• [GIVEN INFORMATION]:
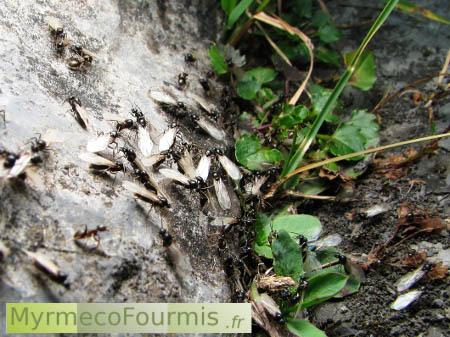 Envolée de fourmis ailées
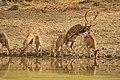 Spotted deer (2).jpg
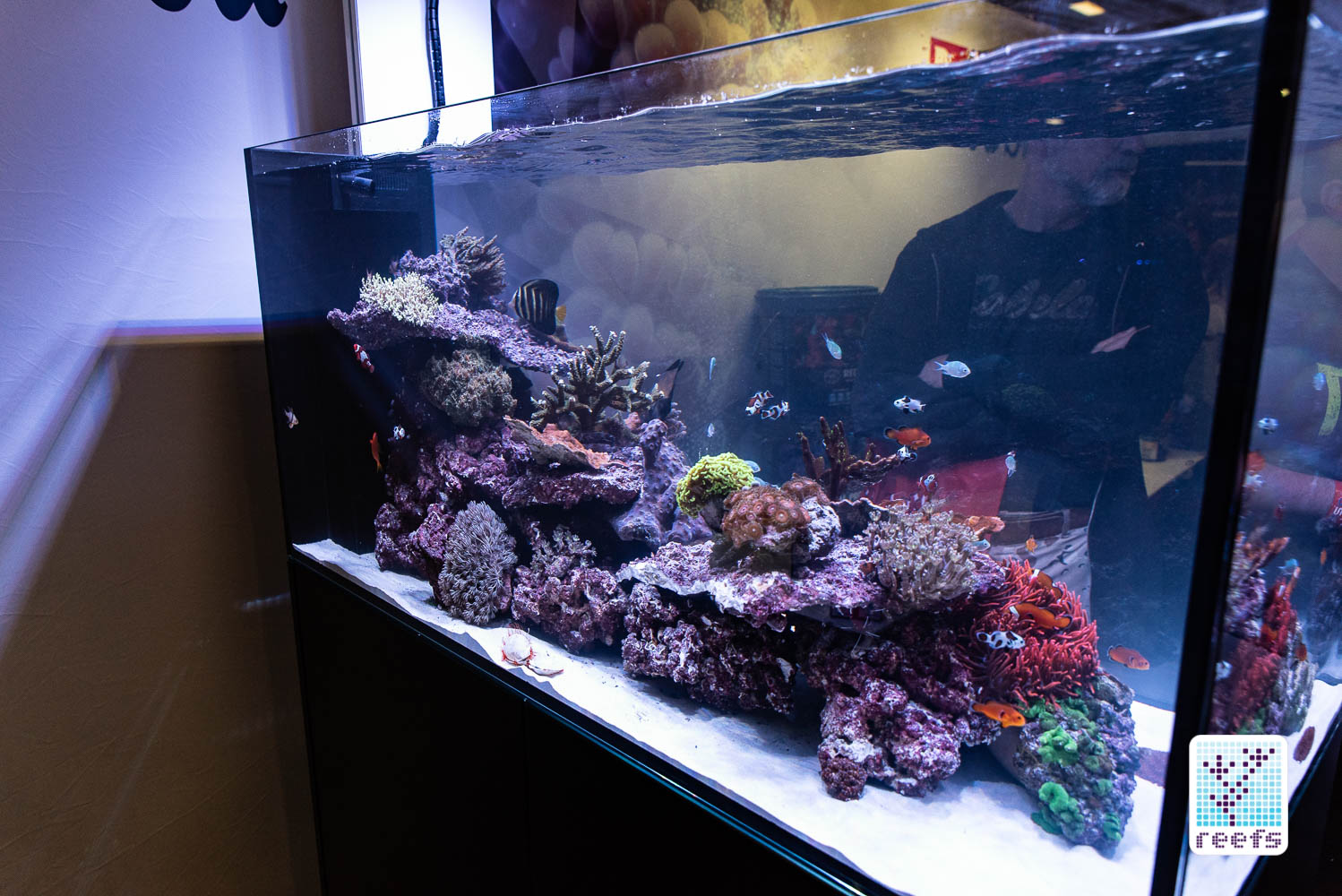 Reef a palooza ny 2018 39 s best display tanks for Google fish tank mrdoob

--

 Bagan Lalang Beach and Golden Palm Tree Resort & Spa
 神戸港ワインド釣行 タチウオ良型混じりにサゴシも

• [WHAT IS EXPECTED]: Go back to the listing above and write out the lines starting at the one with "Envolée de fourmis ailées" and ending at the one with "Reef a palooza", inclusive, exactly and without pictures.

• [RESPONSE TO THE TASK]:
 Envolée de fourmis ailées
 Spotted deer (2).jpg
 Reef a palooza ny 2018 39 s best display tanks for Google fish tank mrdoob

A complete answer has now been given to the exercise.